Battle: Los Angeles
What is the point of this movie? It’s publicity team have labelled it the ‘most realistic alien invasion movie ever’ which is a bit like calling it the slimiest bar of soap ever; it may well be true but that’s not why we went to the movies (or picked up the soap). So why should you see Battle Los Angeles? Because of the acting? Because of the screenplay? Because of the photography? Well, let me address these issues in reverse order.
It wasn’t until the dawn of the digital age that cameras started being small and compact enough to do these disorientating movements with and so it’s fair to say that this all started with The Blair Witch Project. I won’t argue about whether the Blair Witch Project is a good film or not but the idea that it was found footage was genuinely frightening and revolutionary. The found footage/shaky cam genre has continued at a relative pace with films like Paranormal Activity, Cloverfield and The Last Exorcism all profiting from it. Battle LA has no excuse for using shaky cam. Paul Greengrass uses shaky cam in his action scenes, particularly in his Bourne films, to give the action sequences a kinetic momentum. It works because they are two men thumping each other or two cars chasing each other or two people running and hiding. Whatever. In those films the components of the sequence are there and the camera work simply serves to strengthen the reality. Saving Private Ryan did the same thing but willingly broke down the fourth wall as a means of giving emotional power to impersonal action. Not so in Battle LA. The film is all over the place. There is little focus and there are very few set pieces that last less than an entire act. Clearly we aren’t supposed to believe it’s found footage (a la District 9) or that they want us to wonder whether it might really have happened like Blair Witch (I might have heard about the destruction of LA), so the aesthetic choice is made simply because the filmmakers assume that if people are practically having to move in order to watch the film then they’ll be riveted by it. Even the slowest paced scenes in the film were shot with such a bizarre lack of sophistication that, by the end of the film, I had little idea what had happened.

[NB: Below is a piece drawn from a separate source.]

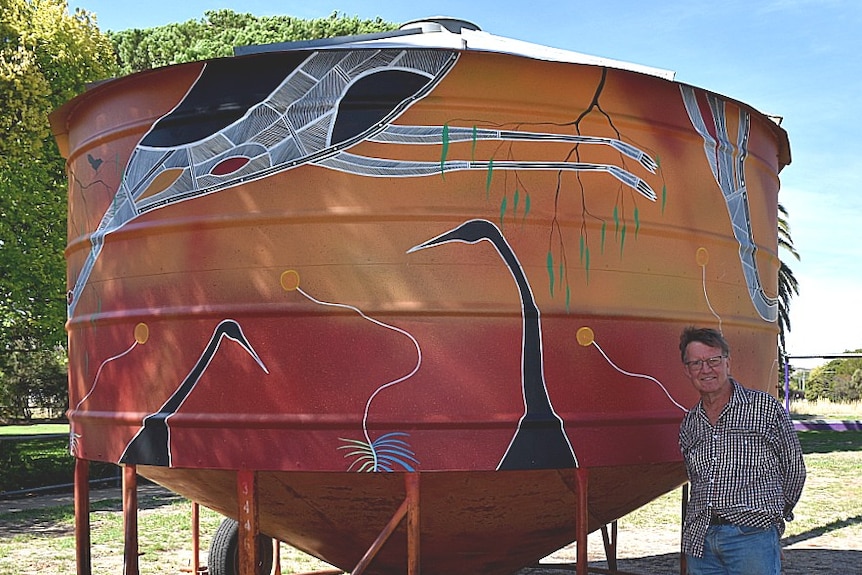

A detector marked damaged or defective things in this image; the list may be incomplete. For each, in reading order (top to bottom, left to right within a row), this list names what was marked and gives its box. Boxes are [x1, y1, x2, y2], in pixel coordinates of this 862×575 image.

That wasn’t helped by the fact that the acting and writing were by some distance the worst that I’ve seen this year. The characters were clichéd to the point where I began to suspect that the writers were having a joke at the expense of the genre. But if there was sarcasm intended it was overridden by the skull crushingly, plastic (wooden is too organic a word) sincerity of the actors’ delivery (yes, even you Aaron Eckhart, Mr.Serious Actor). What they thought they were doing getting involved in a project that contained a series of speeches so contrived and offensively pedestrian will remain one of Hollywood’s mysteries.